== Problem requirements ==
Each record is to be transcribed exactly.

== Records to process ==

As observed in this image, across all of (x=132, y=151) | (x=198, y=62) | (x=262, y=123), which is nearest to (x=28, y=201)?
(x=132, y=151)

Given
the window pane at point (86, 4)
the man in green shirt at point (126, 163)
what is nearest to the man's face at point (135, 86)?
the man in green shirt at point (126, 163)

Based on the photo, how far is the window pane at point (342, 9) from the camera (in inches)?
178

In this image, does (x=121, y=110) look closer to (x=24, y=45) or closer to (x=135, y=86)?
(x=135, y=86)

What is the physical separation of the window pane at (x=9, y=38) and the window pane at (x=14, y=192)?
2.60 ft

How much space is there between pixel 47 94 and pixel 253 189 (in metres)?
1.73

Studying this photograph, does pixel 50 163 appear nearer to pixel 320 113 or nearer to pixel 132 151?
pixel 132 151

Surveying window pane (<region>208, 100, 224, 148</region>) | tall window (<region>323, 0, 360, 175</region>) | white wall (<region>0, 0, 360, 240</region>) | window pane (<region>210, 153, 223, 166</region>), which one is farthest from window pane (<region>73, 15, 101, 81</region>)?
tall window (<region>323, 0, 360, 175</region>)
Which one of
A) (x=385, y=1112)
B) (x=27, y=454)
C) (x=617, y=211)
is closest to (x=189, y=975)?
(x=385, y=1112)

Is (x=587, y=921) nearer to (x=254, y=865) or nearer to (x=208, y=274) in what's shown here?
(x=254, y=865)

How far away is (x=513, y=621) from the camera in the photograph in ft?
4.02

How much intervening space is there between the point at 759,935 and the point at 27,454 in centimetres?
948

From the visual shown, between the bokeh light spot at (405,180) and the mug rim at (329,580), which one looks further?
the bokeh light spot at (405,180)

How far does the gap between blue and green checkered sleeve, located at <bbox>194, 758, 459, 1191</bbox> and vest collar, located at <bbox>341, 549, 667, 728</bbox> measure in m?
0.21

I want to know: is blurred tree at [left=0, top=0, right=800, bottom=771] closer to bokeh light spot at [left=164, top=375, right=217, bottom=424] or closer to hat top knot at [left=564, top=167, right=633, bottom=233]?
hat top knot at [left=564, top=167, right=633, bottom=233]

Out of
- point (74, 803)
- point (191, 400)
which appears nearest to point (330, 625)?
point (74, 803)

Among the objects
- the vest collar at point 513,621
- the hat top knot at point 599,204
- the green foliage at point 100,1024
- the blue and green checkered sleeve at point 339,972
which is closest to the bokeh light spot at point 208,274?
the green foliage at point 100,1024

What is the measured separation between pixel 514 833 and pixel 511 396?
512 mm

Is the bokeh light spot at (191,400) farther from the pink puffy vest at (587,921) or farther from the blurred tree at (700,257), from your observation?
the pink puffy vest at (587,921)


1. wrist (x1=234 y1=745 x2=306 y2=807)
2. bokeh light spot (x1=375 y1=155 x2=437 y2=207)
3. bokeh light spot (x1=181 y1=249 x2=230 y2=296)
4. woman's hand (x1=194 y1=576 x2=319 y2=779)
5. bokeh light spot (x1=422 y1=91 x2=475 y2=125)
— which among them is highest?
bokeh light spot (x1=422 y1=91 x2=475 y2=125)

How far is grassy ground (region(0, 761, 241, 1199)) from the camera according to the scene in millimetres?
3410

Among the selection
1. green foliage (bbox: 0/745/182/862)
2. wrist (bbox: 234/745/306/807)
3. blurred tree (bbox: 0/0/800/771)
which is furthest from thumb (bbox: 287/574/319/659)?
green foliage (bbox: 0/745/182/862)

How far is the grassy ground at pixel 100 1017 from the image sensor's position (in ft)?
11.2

== Output of the task ==
As observed in this image, across all of (x=132, y=151) | (x=198, y=62) | (x=262, y=123), which is nearest to (x=28, y=201)?
(x=132, y=151)

Given
the window pane at point (86, 4)
the man in green shirt at point (126, 163)
what is nearest to the man's face at point (135, 86)?
the man in green shirt at point (126, 163)

Based on the photo, how far is the window pane at point (342, 9) from the camera (in inches)?
178

In this image, does (x=121, y=110) look closer to (x=24, y=45) or closer to (x=135, y=86)?
(x=135, y=86)

What is the physical separation of the window pane at (x=9, y=38) and the window pane at (x=14, y=192)?
2.60 ft

How much space is there between pixel 47 94 and pixel 253 189 (in metres)?
1.73

Studying this photograph, does pixel 50 163 appear nearer to pixel 320 113 or nearer to pixel 132 151?
pixel 132 151

Surveying window pane (<region>208, 100, 224, 148</region>) | tall window (<region>323, 0, 360, 175</region>) | white wall (<region>0, 0, 360, 240</region>) | window pane (<region>210, 153, 223, 166</region>), which one is farthest from window pane (<region>73, 15, 101, 81</region>)?
tall window (<region>323, 0, 360, 175</region>)
Which one of
A) (x=385, y=1112)
B) (x=27, y=454)
C) (x=617, y=211)
is closest to (x=189, y=975)?
(x=385, y=1112)

Is (x=587, y=921) nearer to (x=254, y=865) or nearer to (x=208, y=274) in what's shown here?
(x=254, y=865)

How far away is (x=513, y=621) from the camera in the photograph in ft?
4.02

How much intervening space is there between the point at 759,935 and the point at 27,454 in centimetres?
948

From the visual shown, between the bokeh light spot at (405,180) and the mug rim at (329,580), which one looks further?
the bokeh light spot at (405,180)

How far does the gap between blue and green checkered sleeve, located at <bbox>194, 758, 459, 1191</bbox> and vest collar, located at <bbox>341, 549, 667, 728</bbox> measure in m?
0.21

I want to know: is blurred tree at [left=0, top=0, right=800, bottom=771] closer to bokeh light spot at [left=164, top=375, right=217, bottom=424] or closer to hat top knot at [left=564, top=167, right=633, bottom=233]?
hat top knot at [left=564, top=167, right=633, bottom=233]

Out of
- point (74, 803)
- point (191, 400)
which appears nearest to point (330, 625)?
point (74, 803)

Among the objects
- the vest collar at point 513,621
- the hat top knot at point 599,204
- the green foliage at point 100,1024
- the blue and green checkered sleeve at point 339,972
which is closest to the bokeh light spot at point 208,274?
the green foliage at point 100,1024

What is the measured separation between pixel 514 833 and pixel 511 396?
512 mm

Is the bokeh light spot at (191,400) farther from the pink puffy vest at (587,921) or farther from the blurred tree at (700,257), from your observation?
the pink puffy vest at (587,921)


1. wrist (x1=234 y1=745 x2=306 y2=807)
2. bokeh light spot (x1=375 y1=155 x2=437 y2=207)
3. bokeh light spot (x1=181 y1=249 x2=230 y2=296)
4. woman's hand (x1=194 y1=576 x2=319 y2=779)
5. bokeh light spot (x1=422 y1=91 x2=475 y2=125)
— which among them is highest?
bokeh light spot (x1=422 y1=91 x2=475 y2=125)

How far is grassy ground (region(0, 761, 241, 1199)) from the camera according to the scene in millimetres?
3410

Among the selection
1. green foliage (bbox: 0/745/182/862)
2. wrist (bbox: 234/745/306/807)
3. blurred tree (bbox: 0/0/800/771)
which is furthest from thumb (bbox: 287/574/319/659)?
green foliage (bbox: 0/745/182/862)

How far is the grassy ground at pixel 100 1017 from the image sensor's position (in ft)?
11.2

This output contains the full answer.